* WORK TASK A
Please answer these questions about the forum excerpt, one answer per line, marked (i), (ii), (iii):
(i) On what date did rayman9102 post?
(ii) What type does Acerbusvenator call himself in the quoted message?
(iii) How does rayman9102 say the debates with the coworker usually come out?
* WORK TASK B
For each statement, say yes or no to whether the forum excerpt supports it, and quote the words that decide it.
(i) Acerbusvenator thinks rayman9102 is an INTJ.
(ii) The coworker usually corrects himself before rayman9102 can catch him.
(iii) The coworker enjoys agreeing.
* WORK TASK C
Output the passage of the forum excerpt between "This dude just" and "it's always 50/50.", inclusive.

* SELECTED TEXT
────────────────

Not sure how it relates to the MBTI but Architect -> INTP ? Looks ok


----------



## rayman9102 (Sep 11, 2010)

Acerbusvenator said:


> I was thinking of myself as having one of those
> 
> But it just seems as I'm an ordinary INTJ with things doing around me that causes my F to go wild.
> But back on topic, I think you're an INTP.
> ...


ROFL I tried bro.. I been searching to try to find ways to see what Judging types fit me and this Perceiving type thing.. Idk what so ever.. I can tell you one thing, I WORK WITH AN INTJ.. Dude.. Talk about organized, sarcasm and this inferior attitude or serious ass ego. It's cool but funny as hell. 

This dude just throws debates up with me all the time.. But through sarcasm.. I pretty much cant say he is wrong because he doesnt accept it. Unless i explain myself. Now he tells me to stop explaining myself but i have to because i know there are deeper meanings to things then what we really see. So i try to get to the root of the shit so we see eye to eye, and then he will agree. Not only that, but he only agrees if i catch him in contradiction. And when i am about to catch him with something he already sees where i am going with this (most of the time) and will correct himself right then and there before i do it. So i just point at him with a smirk, and then he goes, "you cant say it.. I already corrected myself so i am safe"

If i bring up a belief, he will disagree even if it makes sense.. He doesnt like agreeing.. He wants to beat me in debates, it's always 50/50.

────────────────

* INFORMATION SUPPLIED
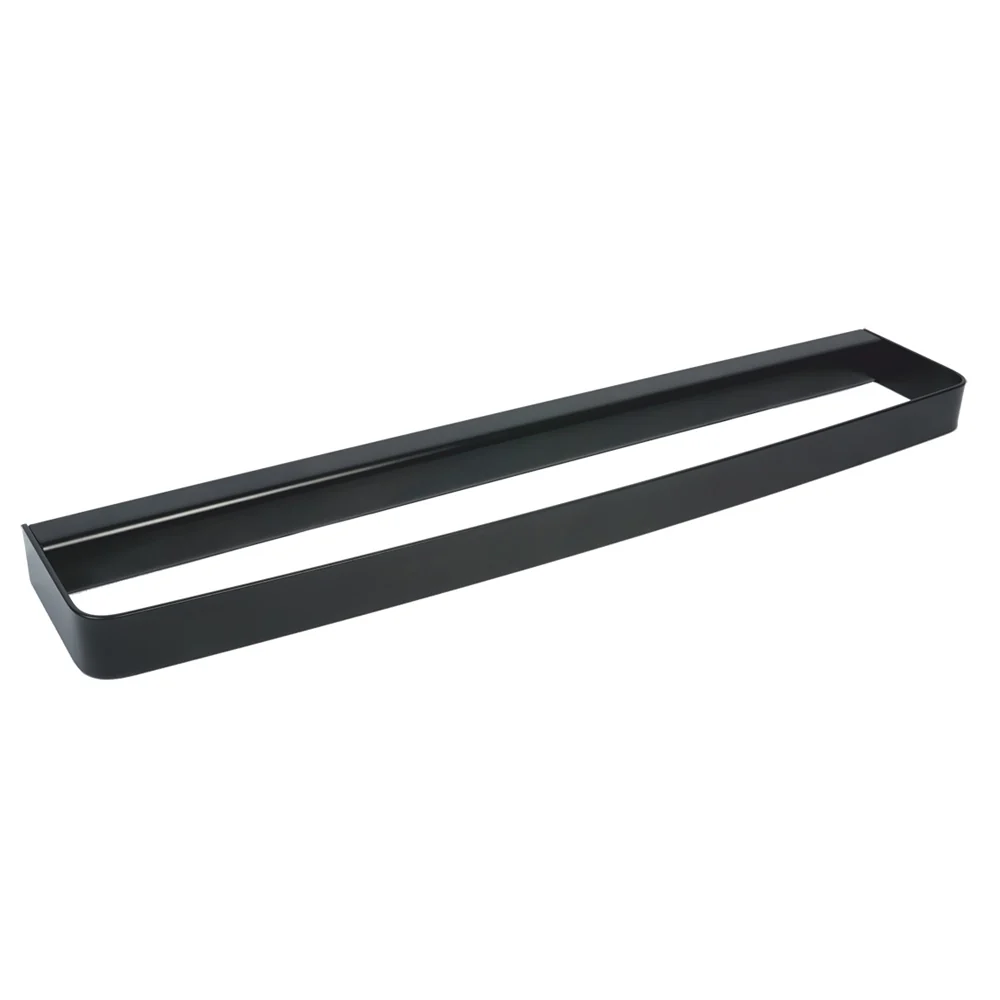Con Certificación CE Porta toallas en acero pintado negro, fijación con tornillos o pegamento mod25 Metaform cm 45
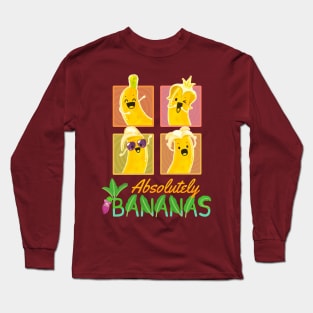 Absolutely Bananas - Punny Garden Long Sleeve T-Shirt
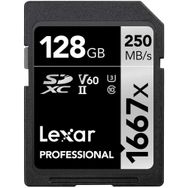 Lexar 128 gb Professional 1667x UHS-II SDXC Hafıza Kartı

────────────────

* RESPONSE AREA A
(i) Sep 11, 2010
(ii) An ordinary INTJ
(iii) 50/50

* RESPONSE AREA B
(i) No: "I think you're an INTP."
(ii) Yes: "he already sees where i am going with this (most of the time) and will correct himself right then and there before i do it"
(iii) No: "He doesnt like agreeing.."

* RESPONSE AREA C
This dude just throws debates up with me all the time.. But through sarcasm.. I pretty much cant say he is wrong because he doesnt accept it. Unless i explain myself. Now he tells me to stop explaining myself but i have to because i know there are deeper meanings to things then what we really see. So i try to get to the root of the shit so we see eye to eye, and then he will agree. Not only that, but he only agrees if i catch him in contradiction. And when i am about to catch him with something he already sees where i am going with this (most of the time) and will correct himself right then and there before i do it. So i just point at him with a smirk, and then he goes, "you cant say it.. I already corrected myself so i am safe"

If i bring up a belief, he will disagree even if it makes sense.. He doesnt like agreeing.. He wants to beat me in debates, it's always 50/50.